Un matin, alors qu’il travaillait à son second livre, un roman qui avait pour cadre la banlieue nord et qui tentait de mettre à jour les ressorts d’une future catastrophe, il reçut sur la nouvelle table numérique qu’il venait d’acheter, un message en bleu blanc rouge avec, en haut à gauche, le logo du gouvernement. Il lut qu’il avait enfreint les articles 89 et 90 3A et 3B du code des lois françaises. C’était un avertissement et une injonction à arrêter d’écrire des textes qui - était-il indiqué - allaient à l’encontre des intérêts du pays. Il s’affola un peu, autant perturbé par l’intrusion que par la menace qu’elle faisait planer sur lui. Il en parla le soir même à Epangélia. Elle lui suggéra de travailler sur sa vieille table numérique qui n’était probablement pas sous le contrôle des autorités. Il se rangea à cette décision même si sa tranquillité d’esprit s’était effritée. Il continua cependant à écrire avec l’impression que quelqu’un se tenait en permanence à ses côtés et regardait par-dessus son épaule. Son écriture s’en ressentit. Il écrivait plus lentement et reprenait systématiquement ses phrases, persuadé, à tort ou à raison, qu’il s’autocensurait. Quelques semaines plus tard, un second message émanant du gouvernement l’informa d’une interdiction d’écriture pour une durée de 5 ans, sous prétexte qu’il n’avait pas tenu compte de l’avertissement qui lui avait été donné. Ses tablettes seraient mises en veille, Domber se dit qu’il continuerait son travail grâce au matériel d’Epangélia mais, à leur tour, ses ordinateurs furent réduits au silence. Il ne pouvait plus se connecter ni écrire. Très angoissé, il se rendit, le soir même, à la Librairie bourdieusienne qu’il fréquentait régulièrement, tenue par une association d’anciens professeurs de littérature, d’anciens étudiants en écriture comme lui et des libraires d’avant le krach du livre. Ceux qui étaient là le rassurèrent. Ils lui donnèrent l’adresse d’un bricoleur qui lui fournit un vieil ordinateur pirate, une machine hors d’âge qui ressemblait à une boîte à outil en ferraille auquel était soudé un clavier à touches, un peu comme ces minitels qu’il avait vu dans le grenier de la maison familiale.

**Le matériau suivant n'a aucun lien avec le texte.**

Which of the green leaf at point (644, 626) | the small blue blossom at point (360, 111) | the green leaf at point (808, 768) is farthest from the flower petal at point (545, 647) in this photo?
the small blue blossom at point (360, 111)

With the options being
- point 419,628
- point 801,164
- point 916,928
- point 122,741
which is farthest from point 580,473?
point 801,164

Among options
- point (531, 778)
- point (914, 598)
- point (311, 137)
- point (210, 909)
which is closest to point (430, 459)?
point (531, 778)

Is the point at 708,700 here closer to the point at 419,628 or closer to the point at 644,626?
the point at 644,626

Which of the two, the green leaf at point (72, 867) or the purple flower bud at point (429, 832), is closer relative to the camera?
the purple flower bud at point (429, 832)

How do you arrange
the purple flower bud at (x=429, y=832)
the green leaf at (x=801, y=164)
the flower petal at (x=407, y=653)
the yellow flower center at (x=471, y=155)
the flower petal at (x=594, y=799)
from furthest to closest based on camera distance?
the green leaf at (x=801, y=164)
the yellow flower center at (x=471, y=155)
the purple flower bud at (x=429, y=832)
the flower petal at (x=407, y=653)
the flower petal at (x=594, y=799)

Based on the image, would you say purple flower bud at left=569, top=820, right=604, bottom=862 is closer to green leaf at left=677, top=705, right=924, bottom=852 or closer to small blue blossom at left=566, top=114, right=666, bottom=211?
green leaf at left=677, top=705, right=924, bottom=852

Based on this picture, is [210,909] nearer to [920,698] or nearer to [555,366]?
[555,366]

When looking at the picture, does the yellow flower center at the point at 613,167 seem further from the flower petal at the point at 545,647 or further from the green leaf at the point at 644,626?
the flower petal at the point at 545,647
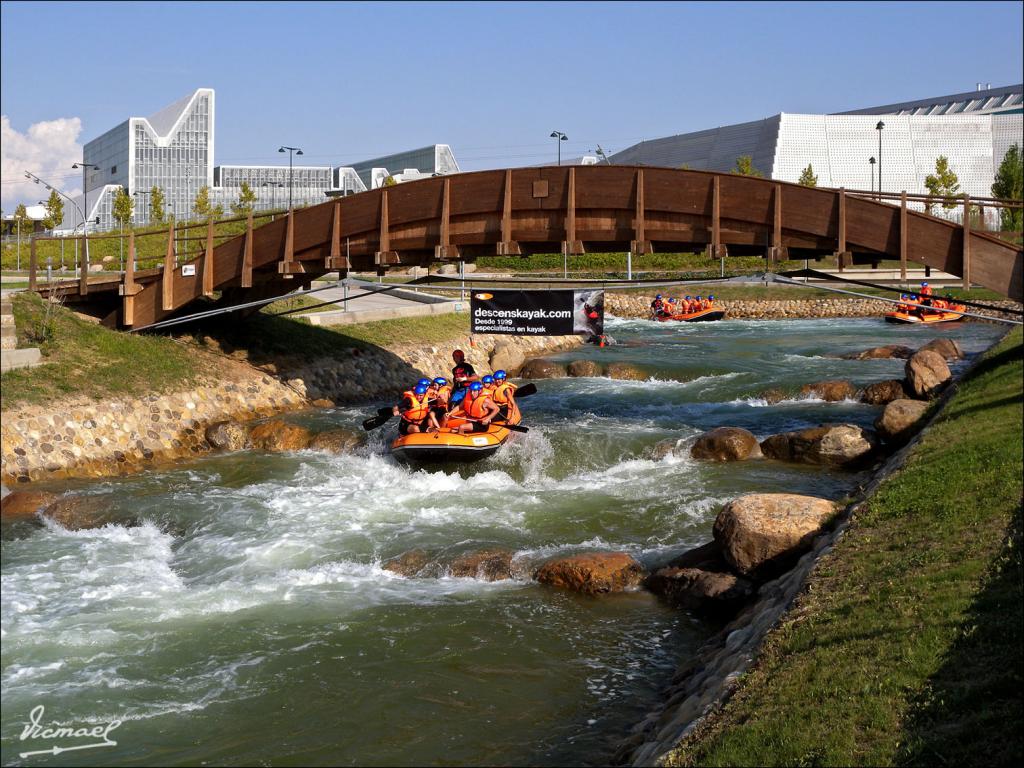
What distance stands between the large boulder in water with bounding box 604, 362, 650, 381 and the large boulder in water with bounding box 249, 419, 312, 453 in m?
12.7

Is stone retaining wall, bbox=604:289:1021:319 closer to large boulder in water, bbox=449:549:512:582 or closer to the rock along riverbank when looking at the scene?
the rock along riverbank

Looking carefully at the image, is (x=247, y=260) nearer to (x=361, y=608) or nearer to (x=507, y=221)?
(x=507, y=221)

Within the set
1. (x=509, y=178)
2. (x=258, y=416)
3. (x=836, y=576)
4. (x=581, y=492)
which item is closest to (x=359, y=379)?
(x=258, y=416)

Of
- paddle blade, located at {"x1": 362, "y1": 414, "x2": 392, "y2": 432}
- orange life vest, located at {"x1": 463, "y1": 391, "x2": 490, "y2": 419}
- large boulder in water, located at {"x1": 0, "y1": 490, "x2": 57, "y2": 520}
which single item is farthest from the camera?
paddle blade, located at {"x1": 362, "y1": 414, "x2": 392, "y2": 432}

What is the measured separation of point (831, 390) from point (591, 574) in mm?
15995

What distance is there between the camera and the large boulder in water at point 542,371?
33.2 meters

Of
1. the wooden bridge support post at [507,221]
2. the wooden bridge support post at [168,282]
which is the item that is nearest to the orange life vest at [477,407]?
the wooden bridge support post at [507,221]

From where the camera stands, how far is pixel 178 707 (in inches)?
199

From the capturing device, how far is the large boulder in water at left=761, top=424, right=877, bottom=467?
19.6 metres

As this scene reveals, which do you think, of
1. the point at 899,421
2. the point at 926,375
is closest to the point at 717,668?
the point at 899,421

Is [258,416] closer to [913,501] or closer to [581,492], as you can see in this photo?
[581,492]

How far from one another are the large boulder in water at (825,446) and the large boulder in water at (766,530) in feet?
21.6

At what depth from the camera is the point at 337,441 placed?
849 inches

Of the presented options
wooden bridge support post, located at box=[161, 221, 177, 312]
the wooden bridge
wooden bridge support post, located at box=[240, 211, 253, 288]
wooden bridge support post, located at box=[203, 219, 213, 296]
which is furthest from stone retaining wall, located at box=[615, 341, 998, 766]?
wooden bridge support post, located at box=[161, 221, 177, 312]
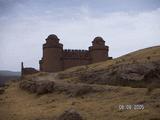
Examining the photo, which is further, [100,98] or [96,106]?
[100,98]

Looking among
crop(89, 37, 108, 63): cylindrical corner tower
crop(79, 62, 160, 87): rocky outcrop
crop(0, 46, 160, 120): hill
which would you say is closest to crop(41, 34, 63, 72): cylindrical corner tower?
crop(89, 37, 108, 63): cylindrical corner tower

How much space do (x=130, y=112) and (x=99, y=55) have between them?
32966 millimetres

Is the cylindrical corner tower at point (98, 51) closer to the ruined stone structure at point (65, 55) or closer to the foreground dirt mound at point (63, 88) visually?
the ruined stone structure at point (65, 55)

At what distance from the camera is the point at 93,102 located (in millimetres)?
17734

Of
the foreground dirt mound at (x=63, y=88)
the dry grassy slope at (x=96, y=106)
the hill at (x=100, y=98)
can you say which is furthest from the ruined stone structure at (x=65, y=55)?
the dry grassy slope at (x=96, y=106)

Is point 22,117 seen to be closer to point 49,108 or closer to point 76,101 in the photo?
point 49,108

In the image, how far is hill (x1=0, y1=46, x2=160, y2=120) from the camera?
1488 centimetres

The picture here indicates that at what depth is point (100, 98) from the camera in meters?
18.3

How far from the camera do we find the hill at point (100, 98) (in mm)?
14875

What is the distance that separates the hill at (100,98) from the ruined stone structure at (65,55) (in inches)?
681

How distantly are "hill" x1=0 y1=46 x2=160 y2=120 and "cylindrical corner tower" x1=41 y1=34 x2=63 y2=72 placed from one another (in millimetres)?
17035

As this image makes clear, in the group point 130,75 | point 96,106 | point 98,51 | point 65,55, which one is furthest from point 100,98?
point 98,51

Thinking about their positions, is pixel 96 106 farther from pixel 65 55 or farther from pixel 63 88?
pixel 65 55

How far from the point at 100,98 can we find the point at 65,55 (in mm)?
28920
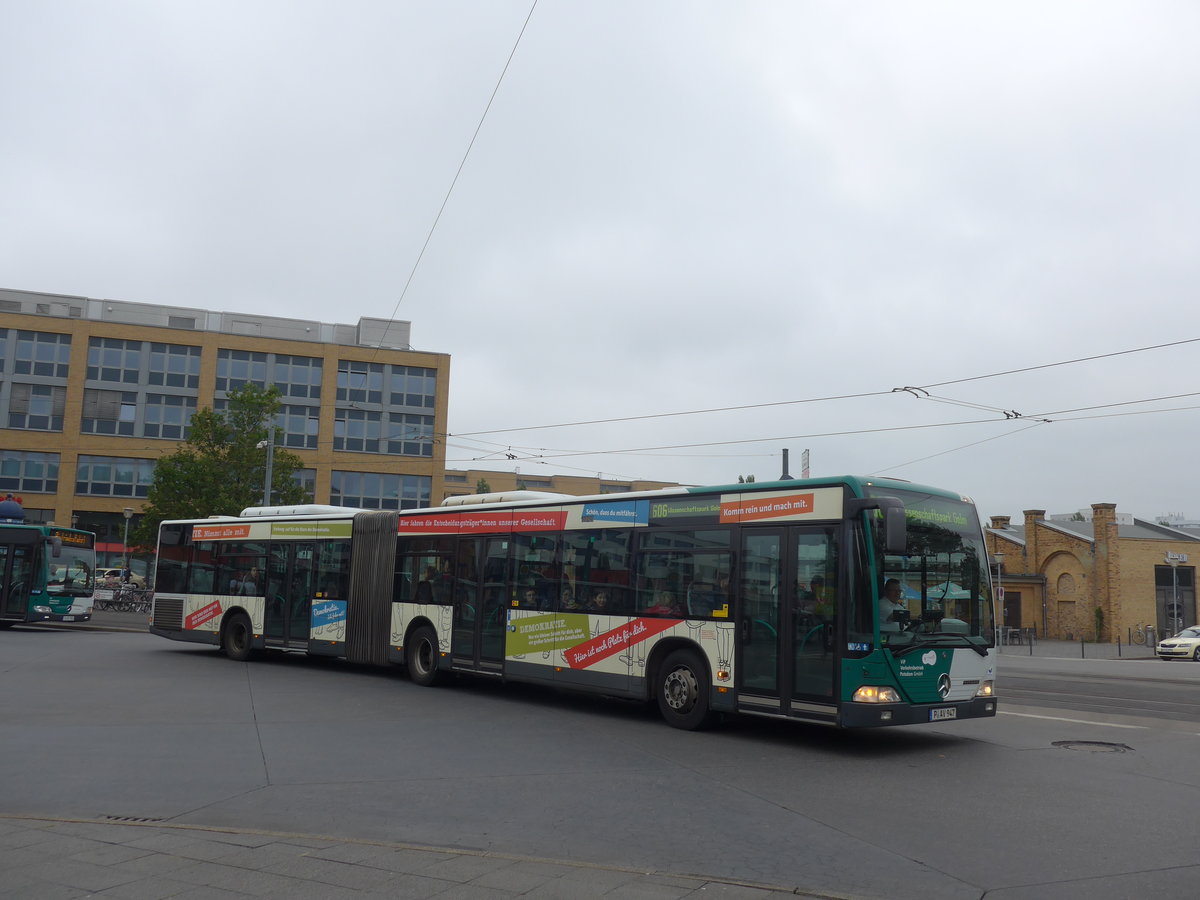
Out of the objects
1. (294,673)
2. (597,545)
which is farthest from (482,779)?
(294,673)

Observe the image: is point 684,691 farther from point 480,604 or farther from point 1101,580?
point 1101,580

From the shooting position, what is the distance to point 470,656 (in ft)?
51.4

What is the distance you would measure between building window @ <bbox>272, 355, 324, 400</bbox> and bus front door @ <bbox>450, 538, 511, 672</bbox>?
50.4m

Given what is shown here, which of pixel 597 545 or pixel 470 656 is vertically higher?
pixel 597 545

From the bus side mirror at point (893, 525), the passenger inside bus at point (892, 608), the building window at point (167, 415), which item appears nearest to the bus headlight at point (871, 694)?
the passenger inside bus at point (892, 608)

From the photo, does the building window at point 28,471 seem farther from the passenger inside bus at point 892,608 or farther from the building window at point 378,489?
the passenger inside bus at point 892,608

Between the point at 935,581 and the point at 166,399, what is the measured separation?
2331 inches

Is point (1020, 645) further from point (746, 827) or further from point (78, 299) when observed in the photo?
point (78, 299)

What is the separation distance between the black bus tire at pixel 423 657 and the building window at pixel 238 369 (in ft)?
160

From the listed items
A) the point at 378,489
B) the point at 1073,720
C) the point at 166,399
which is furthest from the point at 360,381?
the point at 1073,720

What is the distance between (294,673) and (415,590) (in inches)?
131

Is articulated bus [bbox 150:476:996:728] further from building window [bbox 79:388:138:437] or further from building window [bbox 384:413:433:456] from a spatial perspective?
building window [bbox 79:388:138:437]

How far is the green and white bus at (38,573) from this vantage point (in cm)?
2812

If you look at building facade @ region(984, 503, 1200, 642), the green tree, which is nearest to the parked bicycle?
the green tree
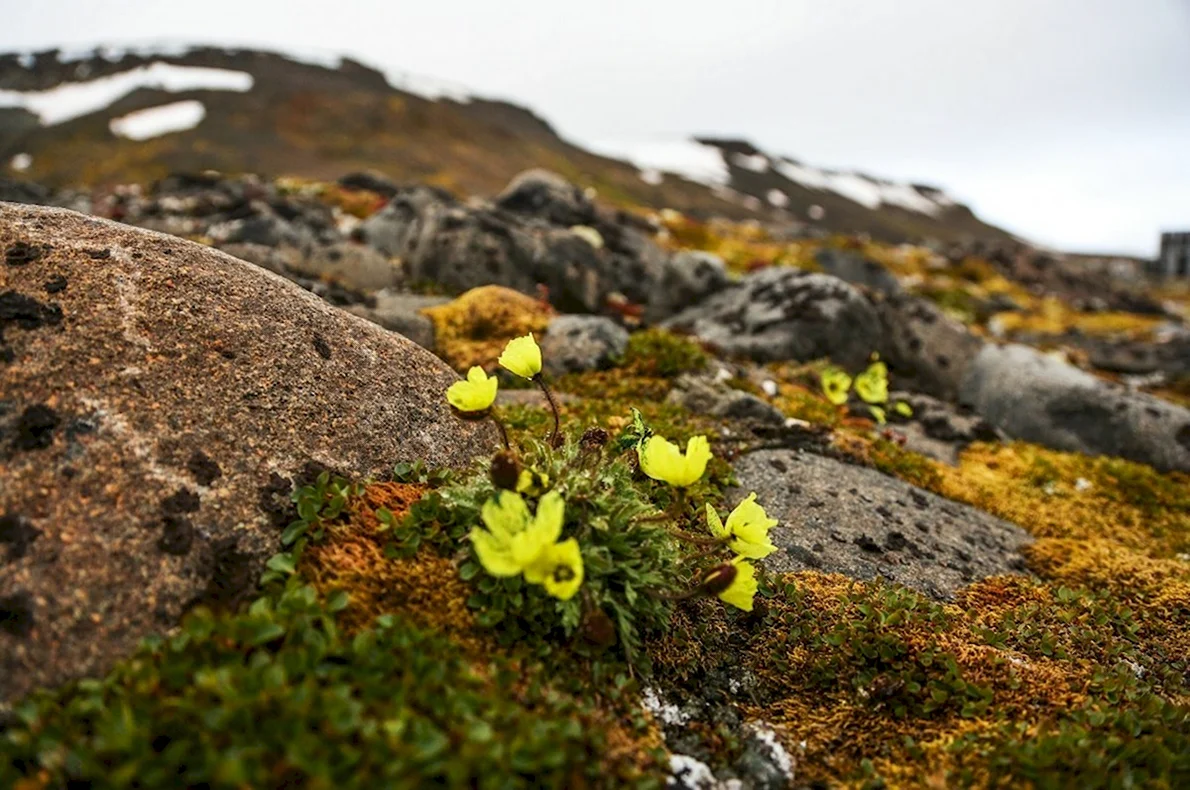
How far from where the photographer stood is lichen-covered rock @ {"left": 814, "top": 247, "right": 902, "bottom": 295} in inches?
1128

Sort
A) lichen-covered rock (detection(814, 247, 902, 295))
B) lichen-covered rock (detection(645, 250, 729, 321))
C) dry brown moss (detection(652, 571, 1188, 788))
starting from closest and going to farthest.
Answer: dry brown moss (detection(652, 571, 1188, 788)) → lichen-covered rock (detection(645, 250, 729, 321)) → lichen-covered rock (detection(814, 247, 902, 295))

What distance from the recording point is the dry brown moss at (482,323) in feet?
31.3

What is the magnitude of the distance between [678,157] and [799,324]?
163 meters

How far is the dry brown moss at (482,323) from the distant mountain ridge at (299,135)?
49815 millimetres

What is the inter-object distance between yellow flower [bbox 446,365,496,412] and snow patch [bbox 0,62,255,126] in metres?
109

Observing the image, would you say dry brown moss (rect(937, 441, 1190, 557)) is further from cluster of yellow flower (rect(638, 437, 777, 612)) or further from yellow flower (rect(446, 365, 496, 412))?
yellow flower (rect(446, 365, 496, 412))

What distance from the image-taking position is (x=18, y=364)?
12.0 ft

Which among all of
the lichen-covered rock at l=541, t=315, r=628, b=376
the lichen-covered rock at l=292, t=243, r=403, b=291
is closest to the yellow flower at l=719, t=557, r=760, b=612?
the lichen-covered rock at l=541, t=315, r=628, b=376

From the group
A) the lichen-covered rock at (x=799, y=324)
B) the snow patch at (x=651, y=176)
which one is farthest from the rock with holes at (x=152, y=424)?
the snow patch at (x=651, y=176)

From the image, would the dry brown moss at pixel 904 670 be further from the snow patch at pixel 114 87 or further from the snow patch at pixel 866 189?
the snow patch at pixel 866 189

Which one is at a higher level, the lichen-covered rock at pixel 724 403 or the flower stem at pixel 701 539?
the flower stem at pixel 701 539

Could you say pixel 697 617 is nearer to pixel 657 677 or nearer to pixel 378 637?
pixel 657 677

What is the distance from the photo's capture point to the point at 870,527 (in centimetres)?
605

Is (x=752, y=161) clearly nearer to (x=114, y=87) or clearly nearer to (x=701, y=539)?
(x=114, y=87)
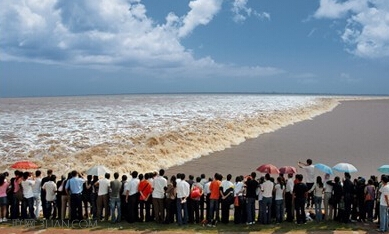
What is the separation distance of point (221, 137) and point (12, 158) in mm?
14835

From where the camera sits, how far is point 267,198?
40.6 feet

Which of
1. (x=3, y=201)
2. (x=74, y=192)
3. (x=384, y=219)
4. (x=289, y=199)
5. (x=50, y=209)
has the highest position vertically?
(x=74, y=192)

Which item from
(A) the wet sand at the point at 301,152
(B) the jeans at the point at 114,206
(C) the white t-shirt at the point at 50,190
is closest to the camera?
(B) the jeans at the point at 114,206

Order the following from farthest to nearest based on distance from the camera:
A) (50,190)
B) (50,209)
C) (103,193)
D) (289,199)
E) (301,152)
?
(301,152), (50,209), (50,190), (103,193), (289,199)

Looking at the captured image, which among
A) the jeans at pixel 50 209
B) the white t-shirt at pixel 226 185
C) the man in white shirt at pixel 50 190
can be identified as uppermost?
the white t-shirt at pixel 226 185

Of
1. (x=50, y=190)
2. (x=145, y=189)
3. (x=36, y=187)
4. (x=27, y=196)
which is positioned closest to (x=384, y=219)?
(x=145, y=189)

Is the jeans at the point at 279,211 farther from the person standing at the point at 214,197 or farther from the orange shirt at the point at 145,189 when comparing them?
the orange shirt at the point at 145,189

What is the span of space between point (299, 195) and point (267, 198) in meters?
0.97

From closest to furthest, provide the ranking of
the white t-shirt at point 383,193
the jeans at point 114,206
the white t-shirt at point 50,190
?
the white t-shirt at point 383,193 → the jeans at point 114,206 → the white t-shirt at point 50,190

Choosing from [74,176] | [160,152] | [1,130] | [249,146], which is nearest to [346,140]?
[249,146]

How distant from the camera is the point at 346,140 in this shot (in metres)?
32.3

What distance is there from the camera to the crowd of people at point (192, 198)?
12430mm

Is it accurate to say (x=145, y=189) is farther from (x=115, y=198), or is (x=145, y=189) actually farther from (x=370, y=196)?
(x=370, y=196)

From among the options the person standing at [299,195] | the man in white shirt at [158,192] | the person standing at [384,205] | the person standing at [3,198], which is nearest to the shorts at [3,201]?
the person standing at [3,198]
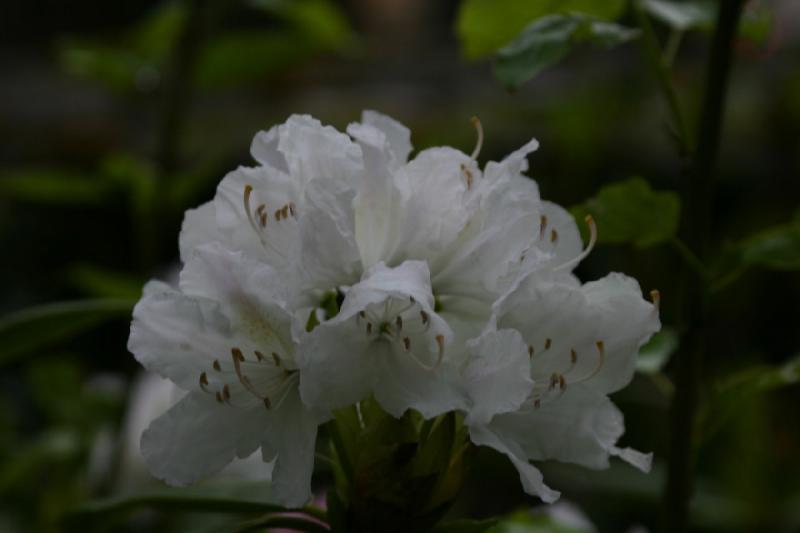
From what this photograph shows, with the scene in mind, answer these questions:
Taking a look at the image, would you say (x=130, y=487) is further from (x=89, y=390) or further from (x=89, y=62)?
(x=89, y=62)

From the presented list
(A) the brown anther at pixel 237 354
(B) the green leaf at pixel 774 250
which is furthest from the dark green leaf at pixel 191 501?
(B) the green leaf at pixel 774 250

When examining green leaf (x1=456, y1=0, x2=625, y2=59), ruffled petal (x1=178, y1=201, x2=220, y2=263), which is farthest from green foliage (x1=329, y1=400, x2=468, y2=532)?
green leaf (x1=456, y1=0, x2=625, y2=59)

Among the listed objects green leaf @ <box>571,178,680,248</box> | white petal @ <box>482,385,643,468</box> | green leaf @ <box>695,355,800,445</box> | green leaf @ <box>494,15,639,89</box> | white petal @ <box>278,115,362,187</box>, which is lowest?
green leaf @ <box>695,355,800,445</box>

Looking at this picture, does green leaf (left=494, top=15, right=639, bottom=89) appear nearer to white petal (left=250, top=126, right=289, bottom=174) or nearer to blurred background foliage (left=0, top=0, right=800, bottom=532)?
blurred background foliage (left=0, top=0, right=800, bottom=532)

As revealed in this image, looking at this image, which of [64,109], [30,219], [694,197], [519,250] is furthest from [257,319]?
[64,109]

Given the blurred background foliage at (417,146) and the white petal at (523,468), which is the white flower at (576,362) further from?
the blurred background foliage at (417,146)

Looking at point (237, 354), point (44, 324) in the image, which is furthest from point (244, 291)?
point (44, 324)

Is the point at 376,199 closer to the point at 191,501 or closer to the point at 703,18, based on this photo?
the point at 191,501
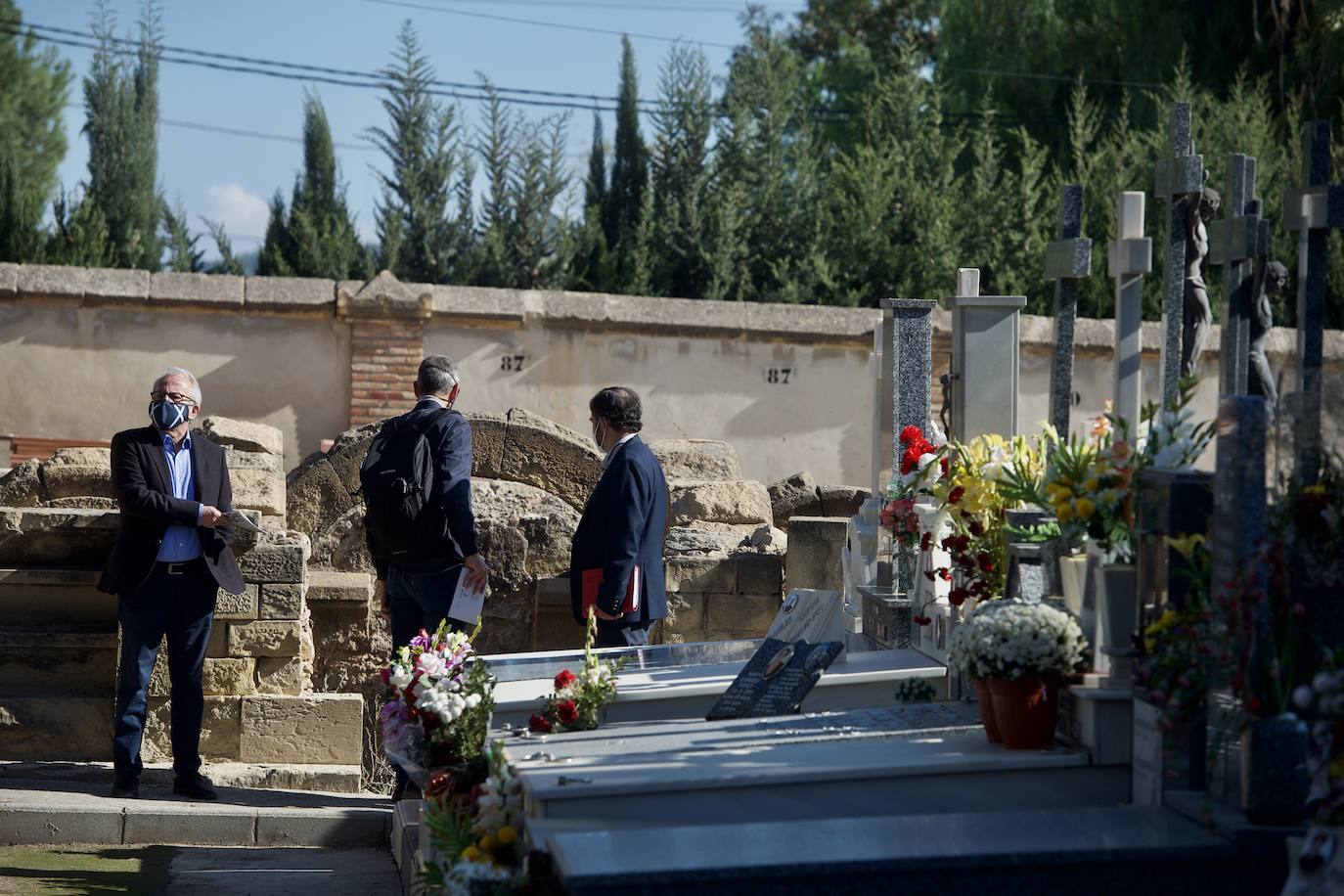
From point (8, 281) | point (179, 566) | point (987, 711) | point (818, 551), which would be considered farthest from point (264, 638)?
point (8, 281)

Désormais, il vivrait dans une complète clandestinité. Ses revenus, certes aléatoires puisque dépendant entièrement de son écriture et de l’intérêt qu’un public clandestin pouvait lui porter, devraient lui permettre de survivre. Quant à Epangélia, elle continuait à travailler pour payer l’essentiel. Il sentait poindre en lui un sentiment qu’il n’avait plus éprouvé depuis son adolescence et qui s’apparentait à une forme consciente de bien être, pour ne pas dire de bonheur. Il allait être ce qu’il avait toujours rêvé de devenir. Il allait se consacrer totalement à son écriture mais en outre, il en retrouvait le sens véritable, celui de dire, d’avertir, de critiquer que les écrivains avaient longtemps oublié et qui expliquait peut-être pourquoi désormais il devrait vivre caché.